Attunement: The Art of Being With Another Without Losing Yourself
In therapy we may hear this word a lot – attunement. But what does it really mean to be attuned to someone? Attunement is, at its core, a two-way interaction. It’s not only about knowing the individual we are attuning to, but also about knowing ourselves. So, what is the foundation of attunement? Is it emotional literacy? A deep awareness of our own needs and our relationship with others and the world? Is it that same awareness directed toward others? Is it something innate, or something that develops over time? In truth, attunement likely includes aspects of all these elements.
In Dyadic Developmental Psychotherapy, the notion of intersubjectivity underpins the process. Intersubjectivity can be described as a responsive, two-way connection in which each person learns what makes the other unique, and both share that understanding together. Our sense of who we are is shaped by these relationships. Attunement is closely related—being connected to another person’s internal experience while staying connected to your own. The two concepts overlap: we learn about ourselves by knowing others.
Attunement, however, takes this connection a step further. It invites us to tune into another person’s nervous system – into the subtle cues that signal their internal state. Are they shifting into a sympathetic response? And if so, how does their state influence our own? When we are attuned, we can support co-regulation, especially with children who struggle to regulate on their own. By staying present and grounded in our own internal world, we are able to meet the other person with clarity and steadiness. We can match the intensity of what they are feeling without losing our own regulation. This allows the other person to feel truly felt. In intersubjective terms, this is known as matched affect – the experience of being understood and joined emotionally.

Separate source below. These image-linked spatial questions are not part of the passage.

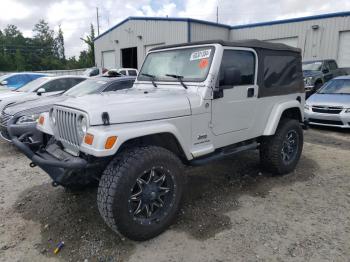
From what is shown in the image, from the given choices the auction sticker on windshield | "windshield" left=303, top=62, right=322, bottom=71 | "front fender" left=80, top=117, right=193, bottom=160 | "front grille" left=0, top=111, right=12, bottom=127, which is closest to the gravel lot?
"front fender" left=80, top=117, right=193, bottom=160

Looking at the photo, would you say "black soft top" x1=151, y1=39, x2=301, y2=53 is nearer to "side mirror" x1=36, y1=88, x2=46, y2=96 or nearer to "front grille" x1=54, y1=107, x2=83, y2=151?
"front grille" x1=54, y1=107, x2=83, y2=151

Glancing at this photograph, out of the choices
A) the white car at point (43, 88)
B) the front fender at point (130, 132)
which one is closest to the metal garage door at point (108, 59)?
the white car at point (43, 88)

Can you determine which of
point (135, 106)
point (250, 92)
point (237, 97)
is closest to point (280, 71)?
point (250, 92)

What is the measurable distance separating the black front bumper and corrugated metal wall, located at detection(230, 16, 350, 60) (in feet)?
57.6

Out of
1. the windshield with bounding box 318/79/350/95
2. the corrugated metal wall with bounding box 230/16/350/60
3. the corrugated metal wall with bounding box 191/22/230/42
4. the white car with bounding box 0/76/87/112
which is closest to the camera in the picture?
the white car with bounding box 0/76/87/112

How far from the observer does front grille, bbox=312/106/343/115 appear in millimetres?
7896

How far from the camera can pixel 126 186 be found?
281cm

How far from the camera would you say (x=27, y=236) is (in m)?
3.29

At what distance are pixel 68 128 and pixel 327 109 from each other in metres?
7.29

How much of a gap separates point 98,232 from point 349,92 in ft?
26.6

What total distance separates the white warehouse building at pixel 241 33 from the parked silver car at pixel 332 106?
9.13 meters

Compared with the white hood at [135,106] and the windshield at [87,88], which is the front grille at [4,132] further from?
the white hood at [135,106]

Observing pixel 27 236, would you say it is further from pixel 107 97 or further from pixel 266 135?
pixel 266 135

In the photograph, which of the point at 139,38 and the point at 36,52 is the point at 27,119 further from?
the point at 36,52
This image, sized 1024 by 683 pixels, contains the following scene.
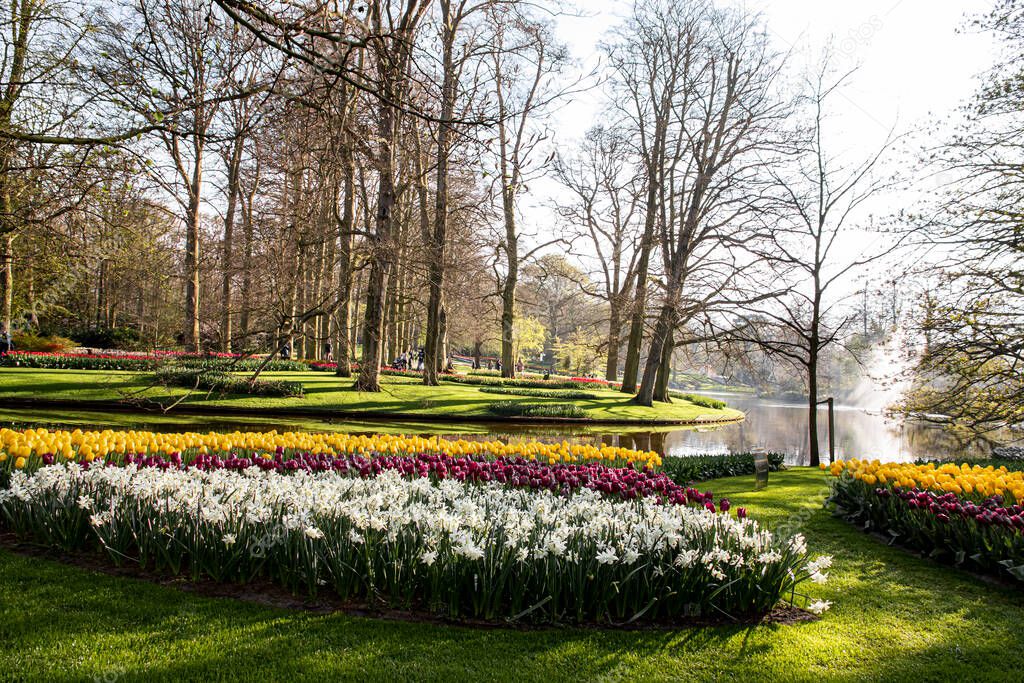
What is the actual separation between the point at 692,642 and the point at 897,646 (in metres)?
1.36

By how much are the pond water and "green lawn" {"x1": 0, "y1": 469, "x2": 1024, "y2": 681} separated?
817 cm

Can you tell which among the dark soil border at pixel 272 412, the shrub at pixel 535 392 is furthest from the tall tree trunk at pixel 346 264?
the shrub at pixel 535 392

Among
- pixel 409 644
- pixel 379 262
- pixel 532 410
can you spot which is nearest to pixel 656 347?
pixel 532 410

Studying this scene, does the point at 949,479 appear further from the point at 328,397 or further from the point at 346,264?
the point at 328,397

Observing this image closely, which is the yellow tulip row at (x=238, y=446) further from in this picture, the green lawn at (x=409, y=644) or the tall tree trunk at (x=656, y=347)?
the tall tree trunk at (x=656, y=347)

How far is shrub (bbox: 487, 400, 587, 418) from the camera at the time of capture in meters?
18.9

In this way, attunement becomes a powerful form of acceptance. It communicates, “I see you. I feel you. And I’m with you.” But we can only offer this when we also know ourselves – when we are aware of our own emotional landscape and nervous system.
Attunement is less about techniques or actions and more about the state of being we bring into relationship. It is a regulated, present, and responsive way of connecting that allows two people to meet each other authentically. When we cultivate attunement, we create a space where healing, growth, and genuine connection can emerge.